Description
A vibrant, umami-rich vegan ramen loaded with crisp spring peas and shiitake mushrooms—comfort food that celebrates the season in the most satisfying way possible.
Prep Time: 15 minutes | Cook Time: 20 minutes | Total Time: 35 minutes | Servings: 4

Ingredients
Scale
- 8 oz ramen noodles (fresh is best, but good dried works too)
- 1 tbsp sesame oil
- 1/2 cup diced onion
- 2 cloves garlic, minced
- 1-inch piece fresh ginger, grated (don’t use the jarred stuff)
- 4 cups vegetable broth
- 1 cup sugar snap peas (naturally vegan and gorgeous)
- 1 cup snow peas
- 1/2 cup sliced shiitake mushrooms (the secret to satisfaction)
- 2 tbsp soy sauce
- 1 tbsp miso paste (white or yellow works perfectly)
- 1 tbsp rice vinegar
- 1 tsp sriracha (optional, but adds great heat)
- Green onions, sesame seeds, and lime wedges for garnish
Instructions
- Start with perfect noodles – Cook ramen noodles according to package instructions. Drain well and set aside (don’t let them sit in water or they’ll get mushy).

• _DATA TO PROCESS_
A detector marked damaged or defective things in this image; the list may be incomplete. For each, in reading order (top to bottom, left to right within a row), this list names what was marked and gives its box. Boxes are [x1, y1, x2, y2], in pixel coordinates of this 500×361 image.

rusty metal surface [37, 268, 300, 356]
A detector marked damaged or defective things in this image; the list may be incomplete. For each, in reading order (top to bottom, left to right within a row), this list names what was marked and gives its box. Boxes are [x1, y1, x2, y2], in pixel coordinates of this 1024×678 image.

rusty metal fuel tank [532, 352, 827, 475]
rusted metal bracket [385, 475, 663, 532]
...
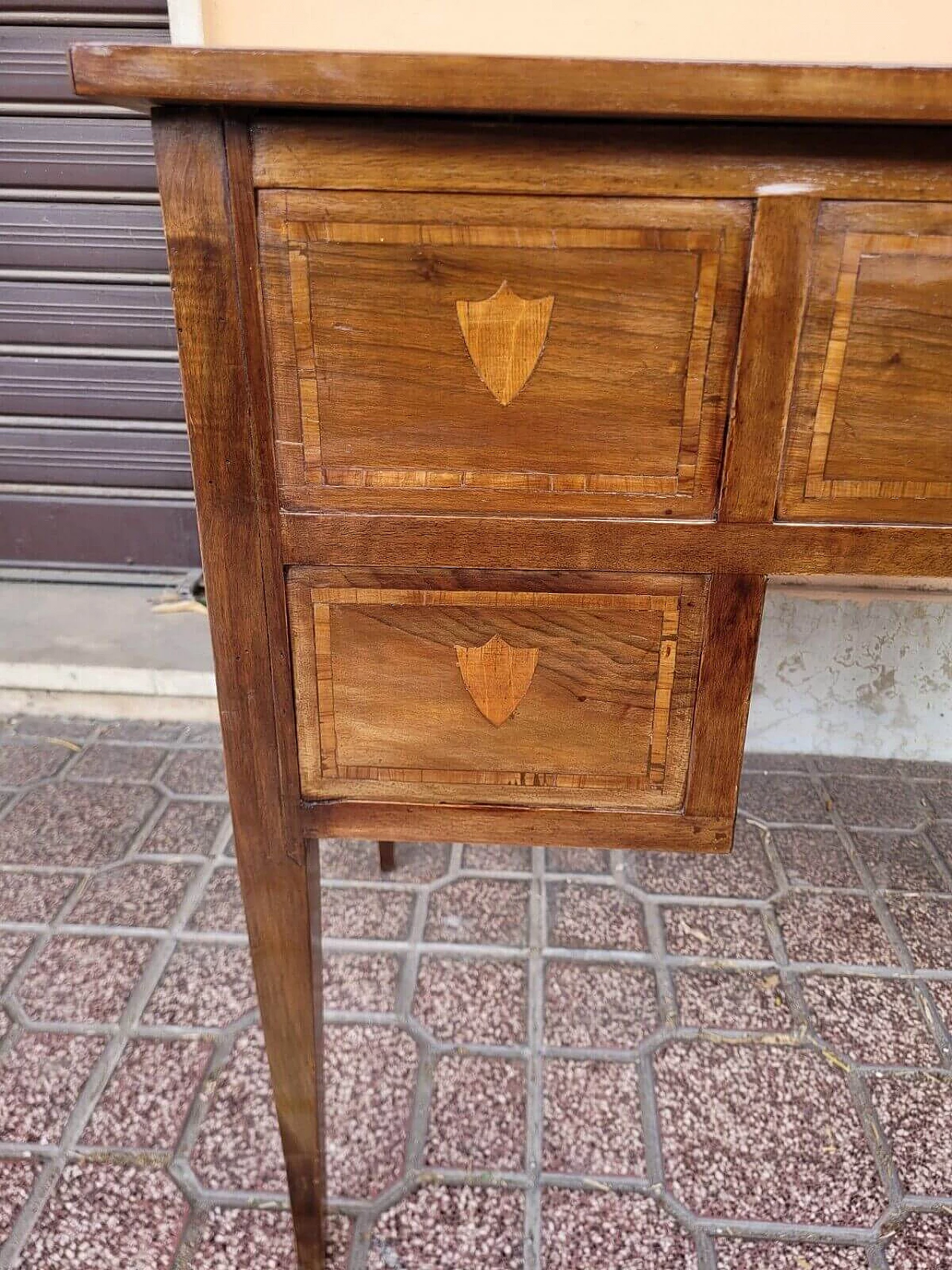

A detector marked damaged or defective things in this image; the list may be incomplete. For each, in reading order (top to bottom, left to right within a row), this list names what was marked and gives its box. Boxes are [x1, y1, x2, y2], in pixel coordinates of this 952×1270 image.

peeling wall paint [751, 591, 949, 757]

• _EXERCISES TO COMPLETE_
1. Swap "sesame oil" for "olive oil" in the ramen recipe and write it out from "Ingredients" up to and including "the jarred stuff)".
2. In the records, copy out the lines from the line with "this 952×1270 image." up to and including the line with "peeling wall paint [751, 591, 949, 757]".
The ramen recipe and the records are separate, unrelated material.

• _TASK RESULTS_
1.
Ingredients
Scale
- 8 oz ramen noodles (fresh is best, but good dried works too)
- 1 tbsp olive oil
- 1/2 cup diced onion
- 2 cloves garlic, minced
- 1-inch piece fresh ginger, grated (don’t use the jarred stuff)

2.
A detector marked damaged or defective things in this image; the list may be incomplete. For each, in reading order (top to bottom, left to right within a row), this list names what was marked and gives its box. Boxes are [x1, y1, x2, y2], in pixel coordinates of this 952×1270 image.

peeling wall paint [751, 591, 949, 757]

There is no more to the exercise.